━━━ Data listing ━━━

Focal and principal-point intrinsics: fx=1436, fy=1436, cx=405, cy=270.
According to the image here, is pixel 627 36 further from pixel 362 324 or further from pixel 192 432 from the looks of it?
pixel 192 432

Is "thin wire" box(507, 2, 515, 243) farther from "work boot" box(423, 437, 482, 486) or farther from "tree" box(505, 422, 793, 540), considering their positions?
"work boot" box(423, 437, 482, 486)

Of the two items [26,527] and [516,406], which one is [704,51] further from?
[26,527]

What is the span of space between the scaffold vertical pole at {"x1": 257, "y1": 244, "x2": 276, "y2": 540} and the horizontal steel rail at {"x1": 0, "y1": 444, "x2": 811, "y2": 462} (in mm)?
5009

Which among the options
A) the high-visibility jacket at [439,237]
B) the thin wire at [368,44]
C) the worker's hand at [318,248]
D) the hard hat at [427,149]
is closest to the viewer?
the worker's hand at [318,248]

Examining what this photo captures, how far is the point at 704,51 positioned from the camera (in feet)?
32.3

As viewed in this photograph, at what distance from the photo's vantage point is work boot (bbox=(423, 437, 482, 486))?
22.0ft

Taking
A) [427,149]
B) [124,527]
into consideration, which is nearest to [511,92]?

━━━

Set problem:
Rewrite the entries above as a JSON list of strings, one string per line, leaving out blank lines.

Solution for this task:
[
  "Focal and principal-point intrinsics: fx=1436, fy=1436, cx=405, cy=270.",
  "According to the image here, is pixel 627 36 further from pixel 362 324 or further from pixel 192 432 from the looks of it?",
  "pixel 192 432",
  "Is \"thin wire\" box(507, 2, 515, 243) farther from \"work boot\" box(423, 437, 482, 486) or farther from \"tree\" box(505, 422, 793, 540), considering their positions?",
  "\"work boot\" box(423, 437, 482, 486)",
  "Of the two items [26,527] and [516,406], which one is [704,51] further from?",
  "[26,527]",
  "What is the span of space between the scaffold vertical pole at {\"x1\": 257, \"y1\": 244, \"x2\": 276, \"y2\": 540} and the horizontal steel rail at {\"x1\": 0, \"y1\": 444, \"x2\": 811, \"y2\": 462} (in mm)?",
  "5009",
  "Which among the options",
  "A) the high-visibility jacket at [439,237]",
  "B) the thin wire at [368,44]",
  "C) the worker's hand at [318,248]",
  "D) the hard hat at [427,149]",
  "is closest to the viewer?",
  "the worker's hand at [318,248]",
  "Examining what this photo captures, how far is the point at 704,51 positioned from the camera (in feet)?",
  "32.3",
  "As viewed in this photograph, at what distance from the photo's vantage point is work boot (bbox=(423, 437, 482, 486))?",
  "22.0ft",
  "Taking",
  "A) [427,149]",
  "B) [124,527]",
  "into consideration, which is nearest to [511,92]?"
]